Once the train arrived we had to run down the platform with our bags to try and identify our carriage. A hasty goodbye to Major, our hardworking driver of the last fortnight, and we were off. Then the challenge of trying to identify our places (all in different sections), when every section was curtained off and half the occupants were already sleeping (the train has been running for 2/3 days already, apparently).
Waiting, waiting and more waiting has been the theme for the last couple of days.
We finally left the resort for Amaria train station just before it got dark last night. I thought I was getting used to Indian traffic, but our first non-city ride at night proved otherwise. The cars and trucks don’t have rear lights, the cycles have no lights, so as we drove along the windy roads, cyclists kept looming out of the darkness at the last moment.
Once at the station we had a wait of over an hour. A little bit tedious, but I kept myself occupied counting the trucks on all the freight trains that went by (Dad has taught me well). End result – all coal, all 58/59 trucks. Arie also gave a group of young lads a tiger slideshow on his laptop. It was obviously well received, and when the boys moved off we kept catching the word ‘tiger’ in their fast Hindi conversation.
The train was not too uncomfortable, and the air-conditioning was very welcome after we’d done without for the past couple days. But the ride was long. Awake at 6am, there were still 8 hours to go until arrival.. in the end it was another 10 hours, as we made a couple unexplained long (1hr) stops along the way.
The original plan for the afternoon was a city tour of Delhi, followed by the transfer to the airport. However, as the agent meeting us straightaway confirmed that our flight was cancelled, we asked to find a hotel first and cancel the tour. A good plan, as it started raining on the drive. This time, not the budget hotel we started out at, but a flashier place with internet and a swimming pool.
In the room we promptly got the internet working and started scanning flight options to Madrid, Rome, Athens.
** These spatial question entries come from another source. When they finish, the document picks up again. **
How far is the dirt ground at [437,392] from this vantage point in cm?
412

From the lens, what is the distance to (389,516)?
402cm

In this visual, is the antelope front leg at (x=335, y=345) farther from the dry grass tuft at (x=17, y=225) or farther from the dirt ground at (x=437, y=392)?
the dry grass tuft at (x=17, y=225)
Lisbon and anywhere else we could think of that wouldn’t be affected by volcano ash. The results weren’t promising. A couple cheap options flying with Uzbekistan Airlines through Tashkent which would have still left us stranded in Athens (no good train links there), or a couple exorbitantly priced options through Dubai and Jordan. Arie managed to get on the phone with KLM only to be told that they could fit us in on the 30th April.. a 10 day wait. That pretty much dampened our spirits, so we went for dinner in the hotel (expensive, but very good) and drowned our sorrows in a couple bottles of beer (Arie, Marcel) and a double gin and tonic (for me!) before going to bed.